**Data**

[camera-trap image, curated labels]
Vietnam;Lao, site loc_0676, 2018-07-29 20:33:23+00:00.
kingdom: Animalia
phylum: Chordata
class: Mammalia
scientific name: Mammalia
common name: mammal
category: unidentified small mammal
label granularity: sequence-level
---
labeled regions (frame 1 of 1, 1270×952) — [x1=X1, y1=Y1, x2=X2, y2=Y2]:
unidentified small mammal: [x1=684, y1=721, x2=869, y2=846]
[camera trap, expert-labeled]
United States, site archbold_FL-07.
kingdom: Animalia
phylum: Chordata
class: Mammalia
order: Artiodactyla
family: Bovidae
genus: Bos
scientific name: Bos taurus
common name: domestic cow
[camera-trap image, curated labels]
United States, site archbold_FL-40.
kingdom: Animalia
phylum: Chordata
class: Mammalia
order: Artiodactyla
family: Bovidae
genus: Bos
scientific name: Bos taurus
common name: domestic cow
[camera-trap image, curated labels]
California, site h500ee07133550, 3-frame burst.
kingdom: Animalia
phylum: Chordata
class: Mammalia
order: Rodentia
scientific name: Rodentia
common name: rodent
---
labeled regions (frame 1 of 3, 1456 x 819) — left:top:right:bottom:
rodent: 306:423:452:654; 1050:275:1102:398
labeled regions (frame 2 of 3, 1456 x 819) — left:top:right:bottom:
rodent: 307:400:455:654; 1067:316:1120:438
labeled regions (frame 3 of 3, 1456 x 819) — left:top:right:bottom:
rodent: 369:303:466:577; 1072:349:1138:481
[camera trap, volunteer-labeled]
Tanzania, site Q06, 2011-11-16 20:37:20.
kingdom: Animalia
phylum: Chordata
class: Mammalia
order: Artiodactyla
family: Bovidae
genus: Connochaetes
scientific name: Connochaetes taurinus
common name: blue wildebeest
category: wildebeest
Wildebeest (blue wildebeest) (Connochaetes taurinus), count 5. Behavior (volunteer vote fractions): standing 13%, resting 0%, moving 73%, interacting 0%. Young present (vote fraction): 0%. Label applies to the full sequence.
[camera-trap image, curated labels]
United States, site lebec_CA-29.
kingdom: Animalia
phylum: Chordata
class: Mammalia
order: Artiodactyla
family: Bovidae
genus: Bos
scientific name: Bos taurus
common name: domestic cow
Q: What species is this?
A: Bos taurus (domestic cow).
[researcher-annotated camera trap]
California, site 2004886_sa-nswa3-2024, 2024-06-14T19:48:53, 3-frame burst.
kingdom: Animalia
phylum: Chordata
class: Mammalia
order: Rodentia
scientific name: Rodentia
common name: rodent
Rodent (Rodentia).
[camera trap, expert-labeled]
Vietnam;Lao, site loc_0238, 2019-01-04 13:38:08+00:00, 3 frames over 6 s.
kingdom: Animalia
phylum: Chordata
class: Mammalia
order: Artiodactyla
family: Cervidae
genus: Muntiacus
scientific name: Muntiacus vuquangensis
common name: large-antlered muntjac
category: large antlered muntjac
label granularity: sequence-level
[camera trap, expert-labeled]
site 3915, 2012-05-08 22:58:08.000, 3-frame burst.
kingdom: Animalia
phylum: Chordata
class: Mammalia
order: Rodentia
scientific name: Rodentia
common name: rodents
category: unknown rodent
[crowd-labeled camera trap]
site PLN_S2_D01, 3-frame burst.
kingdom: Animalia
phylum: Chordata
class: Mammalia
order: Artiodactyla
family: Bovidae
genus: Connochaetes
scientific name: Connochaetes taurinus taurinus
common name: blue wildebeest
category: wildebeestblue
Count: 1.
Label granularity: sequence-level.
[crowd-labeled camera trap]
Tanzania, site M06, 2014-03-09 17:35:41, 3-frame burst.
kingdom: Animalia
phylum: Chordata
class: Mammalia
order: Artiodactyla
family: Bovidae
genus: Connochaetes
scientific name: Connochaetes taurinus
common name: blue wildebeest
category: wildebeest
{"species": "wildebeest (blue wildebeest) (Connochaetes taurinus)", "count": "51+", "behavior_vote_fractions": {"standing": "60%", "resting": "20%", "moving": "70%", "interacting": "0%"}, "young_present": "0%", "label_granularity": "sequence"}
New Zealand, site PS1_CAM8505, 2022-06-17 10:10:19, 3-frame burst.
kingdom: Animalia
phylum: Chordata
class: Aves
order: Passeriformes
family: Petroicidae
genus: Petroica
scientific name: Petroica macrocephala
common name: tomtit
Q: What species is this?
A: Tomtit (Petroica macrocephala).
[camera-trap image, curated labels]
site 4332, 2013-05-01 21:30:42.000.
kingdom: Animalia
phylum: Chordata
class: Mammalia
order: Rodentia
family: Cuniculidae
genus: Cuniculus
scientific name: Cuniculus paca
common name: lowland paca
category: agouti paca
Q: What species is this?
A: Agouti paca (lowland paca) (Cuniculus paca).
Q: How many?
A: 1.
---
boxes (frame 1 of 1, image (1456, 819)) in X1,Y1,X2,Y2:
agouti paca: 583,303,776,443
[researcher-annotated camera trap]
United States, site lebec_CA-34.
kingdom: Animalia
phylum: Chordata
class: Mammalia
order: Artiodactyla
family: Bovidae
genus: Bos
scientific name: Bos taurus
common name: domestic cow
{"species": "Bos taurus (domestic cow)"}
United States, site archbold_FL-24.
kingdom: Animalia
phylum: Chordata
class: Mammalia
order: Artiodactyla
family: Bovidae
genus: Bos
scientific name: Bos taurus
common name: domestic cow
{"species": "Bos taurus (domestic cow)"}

**How to complete this task**
All of the material above should be repeated exactly.

**Result of the exercise**
[camera-trap image, curated labels]
Vietnam;Lao, site loc_0676, 2018-07-29 20:33:23+00:00.
kingdom: Animalia
phylum: Chordata
class: Mammalia
scientific name: Mammalia
common name: mammal
category: unidentified small mammal
label granularity: sequence-level
---
labeled regions (frame 1 of 1, 1270×952) — [x1=X1, y1=Y1, x2=X2, y2=Y2]:
unidentified small mammal: [x1=684, y1=721, x2=869, y2=846]
[camera trap, expert-labeled]
United States, site archbold_FL-07.
kingdom: Animalia
phylum: Chordata
class: Mammalia
order: Artiodactyla
family: Bovidae
genus: Bos
scientific name: Bos taurus
common name: domestic cow
[camera-trap image, curated labels]
United States, site archbold_FL-40.
kingdom: Animalia
phylum: Chordata
class: Mammalia
order: Artiodactyla
family: Bovidae
genus: Bos
scientific name: Bos taurus
common name: domestic cow
[camera-trap image, curated labels]
California, site h500ee07133550, 3-frame burst.
kingdom: Animalia
phylum: Chordata
class: Mammalia
order: Rodentia
scientific name: Rodentia
common name: rodent
---
labeled regions (frame 1 of 3, 1456 x 819) — left:top:right:bottom:
rodent: 306:423:452:654; 1050:275:1102:398
labeled regions (frame 2 of 3, 1456 x 819) — left:top:right:bottom:
rodent: 307:400:455:654; 1067:316:1120:438
labeled regions (frame 3 of 3, 1456 x 819) — left:top:right:bottom:
rodent: 369:303:466:577; 1072:349:1138:481
[camera trap, volunteer-labeled]
Tanzania, site Q06, 2011-11-16 20:37:20.
kingdom: Animalia
phylum: Chordata
class: Mammalia
order: Artiodactyla
family: Bovidae
genus: Connochaetes
scientific name: Connochaetes taurinus
common name: blue wildebeest
category: wildebeest
Wildebeest (blue wildebeest) (Connochaetes taurinus), count 5. Behavior (volunteer vote fractions): standing 13%, resting 0%, moving 73%, interacting 0%. Young present (vote fraction): 0%. Label applies to the full sequence.
[camera-trap image, curated labels]
United States, site lebec_CA-29.
kingdom: Animalia
phylum: Chordata
class: Mammalia
order: Artiodactyla
family: Bovidae
genus: Bos
scientific name: Bos taurus
common name: domestic cow
Q: What species is this?
A: Bos taurus (domestic cow).
[researcher-annotated camera trap]
California, site 2004886_sa-nswa3-2024, 2024-06-14T19:48:53, 3-frame burst.
kingdom: Animalia
phylum: Chordata
class: Mammalia
order: Rodentia
scientific name: Rodentia
common name: rodent
Rodent (Rodentia).
[camera trap, expert-labeled]
Vietnam;Lao, site loc_0238, 2019-01-04 13:38:08+00:00, 3 frames over 6 s.
kingdom: Animalia
phylum: Chordata
class: Mammalia
order: Artiodactyla
family: Cervidae
genus: Muntiacus
scientific name: Muntiacus vuquangensis
common name: large-antlered muntjac
category: large antlered muntjac
label granularity: sequence-level
[camera trap, expert-labeled]
site 3915, 2012-05-08 22:58:08.000, 3-frame burst.
kingdom: Animalia
phylum: Chordata
class: Mammalia
order: Rodentia
scientific name: Rodentia
common name: rodents
category: unknown rodent
[crowd-labeled camera trap]
site PLN_S2_D01, 3-frame burst.
kingdom: Animalia
phylum: Chordata
class: Mammalia
order: Artiodactyla
family: Bovidae
genus: Connochaetes
scientific name: Connochaetes taurinus taurinus
common name: blue wildebeest
category: wildebeestblue
Count: 1.
Label granularity: sequence-level.
[crowd-labeled camera trap]
Tanzania, site M06, 2014-03-09 17:35:41, 3-frame burst.
kingdom: Animalia
phylum: Chordata
class: Mammalia
order: Artiodactyla
family: Bovidae
genus: Connochaetes
scientific name: Connochaetes taurinus
common name: blue wildebeest
category: wildebeest
{"species": "wildebeest (blue wildebeest) (Connochaetes taurinus)", "count": "51+", "behavior_vote_fractions": {"standing": "60%", "resting": "20%", "moving": "70%", "interacting": "0%"}, "young_present": "0%", "label_granularity": "sequence"}
New Zealand, site PS1_CAM8505, 2022-06-17 10:10:19, 3-frame burst.
kingdom: Animalia
phylum: Chordata
class: Aves
order: Passeriformes
family: Petroicidae
genus: Petroica
scientific name: Petroica macrocephala
common name: tomtit
Q: What species is this?
A: Tomtit (Petroica macrocephala).
[camera-trap image, curated labels]
site 4332, 2013-05-01 21:30:42.000.
kingdom: Animalia
phylum: Chordata
class: Mammalia
order: Rodentia
family: Cuniculidae
genus: Cuniculus
scientific name: Cuniculus paca
common name: lowland paca
category: agouti paca
Q: What species is this?
A: Agouti paca (lowland paca) (Cuniculus paca).
Q: How many?
A: 1.
---
boxes (frame 1 of 1, image (1456, 819)) in X1,Y1,X2,Y2:
agouti paca: 583,303,776,443
[researcher-annotated camera trap]
United States, site lebec_CA-34.
kingdom: Animalia
phylum: Chordata
class: Mammalia
order: Artiodactyla
family: Bovidae
genus: Bos
scientific name: Bos taurus
common name: domestic cow
{"species": "Bos taurus (domestic cow)"}
United States, site archbold_FL-24.
kingdom: Animalia
phylum: Chordata
class: Mammalia
order: Artiodactyla
family: Bovidae
genus: Bos
scientific name: Bos taurus
common name: domestic cow
{"species": "Bos taurus (domestic cow)"}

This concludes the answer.